Photoelectron Spectroscopy of the Methide Anion: Electron Affinities of •CH₃ and •CD₃ and Inversion Splittings of CH₃‾ and CD₃‾

We report high-resolution photoelectron spectra of the simplest carbanions, CH₃– and CD₃–. The vibrationally resolved spectra are dominated by a long progression in the umbrella mode (ν₂) of •CH₃ and •CD₃, indicating a transition from a pyramidal C₃v anion to the planar D₃h methyl radical. Analysis of the spectra provides electron affinities of •CH₃ (0.093(3) eV) and •CD₃(0.082(4) eV). These results enable improved determination of the corresponding gas-phase acidities: ΔacidH0K°(CH₄) = 414.79(6) kcal/mol and ΔacidH0K°(CD₄) = 417.58(8) kcal/mol. On the basis of the photoelectron anisotropy distribution, the electron is photodetached from an orbital with predominant p-character, consistent with the sp3-hybridized orbital picture of the pyramidal anion.
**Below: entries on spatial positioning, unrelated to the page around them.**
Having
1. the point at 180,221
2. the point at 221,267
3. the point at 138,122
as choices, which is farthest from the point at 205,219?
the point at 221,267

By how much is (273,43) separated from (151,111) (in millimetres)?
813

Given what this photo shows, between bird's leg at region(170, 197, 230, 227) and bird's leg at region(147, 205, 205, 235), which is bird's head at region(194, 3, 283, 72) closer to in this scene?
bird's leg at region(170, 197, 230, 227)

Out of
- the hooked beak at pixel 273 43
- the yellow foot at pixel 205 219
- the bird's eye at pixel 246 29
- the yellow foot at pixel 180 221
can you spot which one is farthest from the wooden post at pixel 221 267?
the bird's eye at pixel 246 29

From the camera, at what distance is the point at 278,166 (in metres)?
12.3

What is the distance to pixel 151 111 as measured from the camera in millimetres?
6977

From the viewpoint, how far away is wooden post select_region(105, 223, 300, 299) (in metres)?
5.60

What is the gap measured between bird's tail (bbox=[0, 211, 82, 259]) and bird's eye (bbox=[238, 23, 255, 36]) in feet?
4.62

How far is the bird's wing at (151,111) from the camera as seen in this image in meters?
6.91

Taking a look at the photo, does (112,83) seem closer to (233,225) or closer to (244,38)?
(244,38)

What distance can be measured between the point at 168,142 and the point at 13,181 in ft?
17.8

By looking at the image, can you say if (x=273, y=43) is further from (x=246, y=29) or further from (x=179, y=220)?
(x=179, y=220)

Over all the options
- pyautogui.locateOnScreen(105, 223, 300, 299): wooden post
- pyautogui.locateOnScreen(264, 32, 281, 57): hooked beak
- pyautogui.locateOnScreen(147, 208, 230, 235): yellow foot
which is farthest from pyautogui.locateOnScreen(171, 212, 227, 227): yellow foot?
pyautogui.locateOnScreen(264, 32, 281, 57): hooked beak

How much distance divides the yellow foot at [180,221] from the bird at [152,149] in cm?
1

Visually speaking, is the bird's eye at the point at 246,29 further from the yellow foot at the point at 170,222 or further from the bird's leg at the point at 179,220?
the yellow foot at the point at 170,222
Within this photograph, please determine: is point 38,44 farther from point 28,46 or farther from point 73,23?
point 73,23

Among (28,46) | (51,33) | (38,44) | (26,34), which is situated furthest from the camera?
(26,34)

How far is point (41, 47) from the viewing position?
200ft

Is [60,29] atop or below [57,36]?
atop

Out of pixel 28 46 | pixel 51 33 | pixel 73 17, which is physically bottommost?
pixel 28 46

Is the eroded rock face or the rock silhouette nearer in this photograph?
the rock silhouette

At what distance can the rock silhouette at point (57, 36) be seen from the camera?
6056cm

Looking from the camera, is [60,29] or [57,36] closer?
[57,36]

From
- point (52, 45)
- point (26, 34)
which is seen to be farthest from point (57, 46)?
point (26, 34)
The double-well potential energy surface along the umbrella inversion coordinate leads to a splitting of the vibrational energy levels of the umbrella mode. The inversion splittings of CH₃– and CD₃– are 21(5) and 6(4) cm‾¹, respectively, and the corresponding anion umbrella vibrational frequencies are 444(13) and 373(12) cm‾¹, respectively. Quantum mechanical calculations reported herein show good agreement with the experimental data and provide insight regarding the electronic potential energy surface of CH₃–.